Apr 2
Butterflies grace me as a tingling in the pit of my tiny stomach, even before I can consciously process – downstairs from the balcony where I stand overlooking the work areas and speaking to my colleagues – the tingle graces me unexpectedly, a half second after my eyes pass over him – tall and mysterious, strong and breathtaking; dark hair and glasses... almost painfully beautiful. I shift my focus – I must work. I am appalled at myself, at my own physiology, realizing he has caused this tingling. Bittersweet is this experience, as I both understand and hate the effects all simultaneously.
I realize that he will be in my quarters soon, brewing my coffee, only enhancing my affection.
In a secret world, a wonderful dream unfolds before my eyes. I can think of only him, though I try, try to curb the distraction, averting to work again and again. We hustle and bustle about, a twinkle in our eyes when they meet, knowing that we have a special secret, and a strong friendship that others can never seem to grok. Though we've promised time and again, that we must keep our relations neat and professional, keep ourselves and our bodies sacred for our partners, we cannot seem to. My body entices him, my large breasts and manner - brazenly unafraid and sexually experienced. His youth and masculinity enthrall me. His physical features, dark and magnetic, his body strong and yet, gentle. His sexuality so responsive and aware of me, my passion can only grow fonder.
The day wears on and stress proliferates. In this together, as both good friends and bonded colleagues, we experience pure hysteria in our workday – unhappy colleagues, unhappy bosses, unhappy customers, and webs of ridiculous paperwork. Yet the weight of the workplace is upon our shoulders, for us to problem solve each question and demand.
On trips out of town, to restaurants, and in our offices after hours, our hands are roaming constantly, our passion, insatiable as we forget the day's rigors and the real world. I am fascinated by his power, his energy, his masculinity in ways that are both insatiable and forbidden. He is forbidden, and so am I.

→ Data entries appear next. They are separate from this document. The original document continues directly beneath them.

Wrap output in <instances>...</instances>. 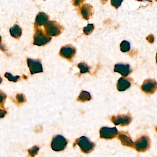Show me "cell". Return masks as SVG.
I'll list each match as a JSON object with an SVG mask.
<instances>
[{
    "instance_id": "6da1fadb",
    "label": "cell",
    "mask_w": 157,
    "mask_h": 157,
    "mask_svg": "<svg viewBox=\"0 0 157 157\" xmlns=\"http://www.w3.org/2000/svg\"><path fill=\"white\" fill-rule=\"evenodd\" d=\"M44 27L46 34L49 36H58L62 33V27L54 21H48Z\"/></svg>"
},
{
    "instance_id": "7a4b0ae2",
    "label": "cell",
    "mask_w": 157,
    "mask_h": 157,
    "mask_svg": "<svg viewBox=\"0 0 157 157\" xmlns=\"http://www.w3.org/2000/svg\"><path fill=\"white\" fill-rule=\"evenodd\" d=\"M51 39V37L45 34L42 29H37L34 36L33 44L38 46H44L49 43Z\"/></svg>"
},
{
    "instance_id": "3957f363",
    "label": "cell",
    "mask_w": 157,
    "mask_h": 157,
    "mask_svg": "<svg viewBox=\"0 0 157 157\" xmlns=\"http://www.w3.org/2000/svg\"><path fill=\"white\" fill-rule=\"evenodd\" d=\"M76 142L81 150L85 153L91 152L95 147V144L85 136H82L78 139Z\"/></svg>"
},
{
    "instance_id": "277c9868",
    "label": "cell",
    "mask_w": 157,
    "mask_h": 157,
    "mask_svg": "<svg viewBox=\"0 0 157 157\" xmlns=\"http://www.w3.org/2000/svg\"><path fill=\"white\" fill-rule=\"evenodd\" d=\"M67 144V139L61 135H57L53 138L51 143V148L55 151L64 150Z\"/></svg>"
},
{
    "instance_id": "5b68a950",
    "label": "cell",
    "mask_w": 157,
    "mask_h": 157,
    "mask_svg": "<svg viewBox=\"0 0 157 157\" xmlns=\"http://www.w3.org/2000/svg\"><path fill=\"white\" fill-rule=\"evenodd\" d=\"M150 140L147 136H143L136 140L134 143V147L139 152H144L149 148Z\"/></svg>"
},
{
    "instance_id": "8992f818",
    "label": "cell",
    "mask_w": 157,
    "mask_h": 157,
    "mask_svg": "<svg viewBox=\"0 0 157 157\" xmlns=\"http://www.w3.org/2000/svg\"><path fill=\"white\" fill-rule=\"evenodd\" d=\"M112 122L116 125L124 126L129 124L131 121L132 118L129 114H122L113 116L112 119Z\"/></svg>"
},
{
    "instance_id": "52a82bcc",
    "label": "cell",
    "mask_w": 157,
    "mask_h": 157,
    "mask_svg": "<svg viewBox=\"0 0 157 157\" xmlns=\"http://www.w3.org/2000/svg\"><path fill=\"white\" fill-rule=\"evenodd\" d=\"M27 65L32 75L43 72V67L41 61L32 59H27Z\"/></svg>"
},
{
    "instance_id": "ba28073f",
    "label": "cell",
    "mask_w": 157,
    "mask_h": 157,
    "mask_svg": "<svg viewBox=\"0 0 157 157\" xmlns=\"http://www.w3.org/2000/svg\"><path fill=\"white\" fill-rule=\"evenodd\" d=\"M118 131L116 128L103 127L100 131V137L105 139H112L116 136Z\"/></svg>"
},
{
    "instance_id": "9c48e42d",
    "label": "cell",
    "mask_w": 157,
    "mask_h": 157,
    "mask_svg": "<svg viewBox=\"0 0 157 157\" xmlns=\"http://www.w3.org/2000/svg\"><path fill=\"white\" fill-rule=\"evenodd\" d=\"M157 83L155 80L147 79L144 81L141 89L146 93L152 94L156 90Z\"/></svg>"
},
{
    "instance_id": "30bf717a",
    "label": "cell",
    "mask_w": 157,
    "mask_h": 157,
    "mask_svg": "<svg viewBox=\"0 0 157 157\" xmlns=\"http://www.w3.org/2000/svg\"><path fill=\"white\" fill-rule=\"evenodd\" d=\"M76 53V49L72 46L68 45L63 47L60 49L59 55L64 58L70 59L73 57Z\"/></svg>"
},
{
    "instance_id": "8fae6325",
    "label": "cell",
    "mask_w": 157,
    "mask_h": 157,
    "mask_svg": "<svg viewBox=\"0 0 157 157\" xmlns=\"http://www.w3.org/2000/svg\"><path fill=\"white\" fill-rule=\"evenodd\" d=\"M117 138L124 146L134 147V143L132 141L131 137L127 132H120L118 134Z\"/></svg>"
},
{
    "instance_id": "7c38bea8",
    "label": "cell",
    "mask_w": 157,
    "mask_h": 157,
    "mask_svg": "<svg viewBox=\"0 0 157 157\" xmlns=\"http://www.w3.org/2000/svg\"><path fill=\"white\" fill-rule=\"evenodd\" d=\"M114 71V72L120 73L124 77H127L131 72L129 65L122 63L116 64L115 66Z\"/></svg>"
},
{
    "instance_id": "4fadbf2b",
    "label": "cell",
    "mask_w": 157,
    "mask_h": 157,
    "mask_svg": "<svg viewBox=\"0 0 157 157\" xmlns=\"http://www.w3.org/2000/svg\"><path fill=\"white\" fill-rule=\"evenodd\" d=\"M130 81L128 78H121L117 82V89L119 91H124L131 86Z\"/></svg>"
},
{
    "instance_id": "5bb4252c",
    "label": "cell",
    "mask_w": 157,
    "mask_h": 157,
    "mask_svg": "<svg viewBox=\"0 0 157 157\" xmlns=\"http://www.w3.org/2000/svg\"><path fill=\"white\" fill-rule=\"evenodd\" d=\"M82 15L84 19L89 20L93 14V8L89 4H85L81 10Z\"/></svg>"
},
{
    "instance_id": "9a60e30c",
    "label": "cell",
    "mask_w": 157,
    "mask_h": 157,
    "mask_svg": "<svg viewBox=\"0 0 157 157\" xmlns=\"http://www.w3.org/2000/svg\"><path fill=\"white\" fill-rule=\"evenodd\" d=\"M48 16L46 13H40L36 16L35 25L37 26L44 25L48 21Z\"/></svg>"
},
{
    "instance_id": "2e32d148",
    "label": "cell",
    "mask_w": 157,
    "mask_h": 157,
    "mask_svg": "<svg viewBox=\"0 0 157 157\" xmlns=\"http://www.w3.org/2000/svg\"><path fill=\"white\" fill-rule=\"evenodd\" d=\"M11 35L15 38H19L22 35V29L18 25H15L10 30Z\"/></svg>"
},
{
    "instance_id": "e0dca14e",
    "label": "cell",
    "mask_w": 157,
    "mask_h": 157,
    "mask_svg": "<svg viewBox=\"0 0 157 157\" xmlns=\"http://www.w3.org/2000/svg\"><path fill=\"white\" fill-rule=\"evenodd\" d=\"M91 96L90 93L86 91H82L78 97V101L81 102H85L90 101Z\"/></svg>"
},
{
    "instance_id": "ac0fdd59",
    "label": "cell",
    "mask_w": 157,
    "mask_h": 157,
    "mask_svg": "<svg viewBox=\"0 0 157 157\" xmlns=\"http://www.w3.org/2000/svg\"><path fill=\"white\" fill-rule=\"evenodd\" d=\"M120 50L122 52H128L130 48V43L127 41H123L120 45Z\"/></svg>"
},
{
    "instance_id": "d6986e66",
    "label": "cell",
    "mask_w": 157,
    "mask_h": 157,
    "mask_svg": "<svg viewBox=\"0 0 157 157\" xmlns=\"http://www.w3.org/2000/svg\"><path fill=\"white\" fill-rule=\"evenodd\" d=\"M78 67L80 69L81 74L90 72V68L85 63H81L78 65Z\"/></svg>"
},
{
    "instance_id": "ffe728a7",
    "label": "cell",
    "mask_w": 157,
    "mask_h": 157,
    "mask_svg": "<svg viewBox=\"0 0 157 157\" xmlns=\"http://www.w3.org/2000/svg\"><path fill=\"white\" fill-rule=\"evenodd\" d=\"M94 30V25L92 24H88L86 27L83 28V32L86 35L91 34Z\"/></svg>"
},
{
    "instance_id": "44dd1931",
    "label": "cell",
    "mask_w": 157,
    "mask_h": 157,
    "mask_svg": "<svg viewBox=\"0 0 157 157\" xmlns=\"http://www.w3.org/2000/svg\"><path fill=\"white\" fill-rule=\"evenodd\" d=\"M39 150V147L37 146H34L33 147L28 150V153L31 157H34L36 155H37Z\"/></svg>"
},
{
    "instance_id": "7402d4cb",
    "label": "cell",
    "mask_w": 157,
    "mask_h": 157,
    "mask_svg": "<svg viewBox=\"0 0 157 157\" xmlns=\"http://www.w3.org/2000/svg\"><path fill=\"white\" fill-rule=\"evenodd\" d=\"M5 78L8 79L10 81L13 82H16L20 78V77L19 76H13L9 72H7L5 74Z\"/></svg>"
},
{
    "instance_id": "603a6c76",
    "label": "cell",
    "mask_w": 157,
    "mask_h": 157,
    "mask_svg": "<svg viewBox=\"0 0 157 157\" xmlns=\"http://www.w3.org/2000/svg\"><path fill=\"white\" fill-rule=\"evenodd\" d=\"M16 100L19 103H22L26 101V99L24 94H17L16 96Z\"/></svg>"
},
{
    "instance_id": "cb8c5ba5",
    "label": "cell",
    "mask_w": 157,
    "mask_h": 157,
    "mask_svg": "<svg viewBox=\"0 0 157 157\" xmlns=\"http://www.w3.org/2000/svg\"><path fill=\"white\" fill-rule=\"evenodd\" d=\"M6 97L7 96L6 94L0 90V106H1L2 107H3Z\"/></svg>"
},
{
    "instance_id": "d4e9b609",
    "label": "cell",
    "mask_w": 157,
    "mask_h": 157,
    "mask_svg": "<svg viewBox=\"0 0 157 157\" xmlns=\"http://www.w3.org/2000/svg\"><path fill=\"white\" fill-rule=\"evenodd\" d=\"M123 1H116V0H112L111 1V4L112 6L115 7L116 9H117L119 8L122 4Z\"/></svg>"
},
{
    "instance_id": "484cf974",
    "label": "cell",
    "mask_w": 157,
    "mask_h": 157,
    "mask_svg": "<svg viewBox=\"0 0 157 157\" xmlns=\"http://www.w3.org/2000/svg\"><path fill=\"white\" fill-rule=\"evenodd\" d=\"M7 113V112L5 110L0 109V118H3Z\"/></svg>"
},
{
    "instance_id": "4316f807",
    "label": "cell",
    "mask_w": 157,
    "mask_h": 157,
    "mask_svg": "<svg viewBox=\"0 0 157 157\" xmlns=\"http://www.w3.org/2000/svg\"><path fill=\"white\" fill-rule=\"evenodd\" d=\"M147 39L148 41V42L152 43L154 41V36L152 35H151L149 36H148L147 37Z\"/></svg>"
},
{
    "instance_id": "83f0119b",
    "label": "cell",
    "mask_w": 157,
    "mask_h": 157,
    "mask_svg": "<svg viewBox=\"0 0 157 157\" xmlns=\"http://www.w3.org/2000/svg\"><path fill=\"white\" fill-rule=\"evenodd\" d=\"M83 1H75L73 2V4L75 6H78Z\"/></svg>"
},
{
    "instance_id": "f1b7e54d",
    "label": "cell",
    "mask_w": 157,
    "mask_h": 157,
    "mask_svg": "<svg viewBox=\"0 0 157 157\" xmlns=\"http://www.w3.org/2000/svg\"><path fill=\"white\" fill-rule=\"evenodd\" d=\"M1 48L2 49L4 48L2 47V37L1 36H0V48Z\"/></svg>"
},
{
    "instance_id": "f546056e",
    "label": "cell",
    "mask_w": 157,
    "mask_h": 157,
    "mask_svg": "<svg viewBox=\"0 0 157 157\" xmlns=\"http://www.w3.org/2000/svg\"><path fill=\"white\" fill-rule=\"evenodd\" d=\"M2 78H1V77H0V84L2 82Z\"/></svg>"
}]
</instances>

In the car, he kisses me, his lips charming and sweet - I breathe him in and taste his lips. We could hardly wait for this moment together, to release the stress of the common day. I feel as if I have been asleep for a thousand years and am just awakening. Feeling him, touching him as his lips warm me, enveloped in his sweet smell and taste - his scent is perfectly clean, as perfect hygiene is something for which I am always fond. In the restaurant during our luncheon, he could not keep his hands from me. Under the table, on my thigh and inching its way under my waistband, his touch feels as natural to me as breathing. I am electrified, and we leave the restaurant in a hurry.
This time we park after lunch. I bend my leg, lifting my skirt slightly. I am able to tease the fabric of my girl boxer shorts, pushing it to one side, which exposes the fleshy carnation within my thighs. He has long awaited this, and only hopes for more. Exploring, teasing and caressing the outside, he strokes me until I am breathing heavily and moaning with great pleasure. He comments that he loves the sight of my flesh, that it is perfect and pretty – his fingers delve within, and I can feel involuntary muscles contracting and responding as my back arches and I cannot help moaning insatiably. I almost cannot look into his sweet face -- for he is too beautiful with dark eyes beaming deeply from beneath his oval glasses. Continuing for several minutes, Micah is hot, too... obvious when I cast a peek at his trousers, tented and bulging. "I just want to Fuck you...so... bad..." I say... knowing that we cannot, and probably will not. He agrees, "so do I, you are so fucking sexy..." I am shy and laugh like a child. I reach out and squeeze the bulging of his trousers. He likes this, but too much will leave him with an aching desire. Alas we must return to work.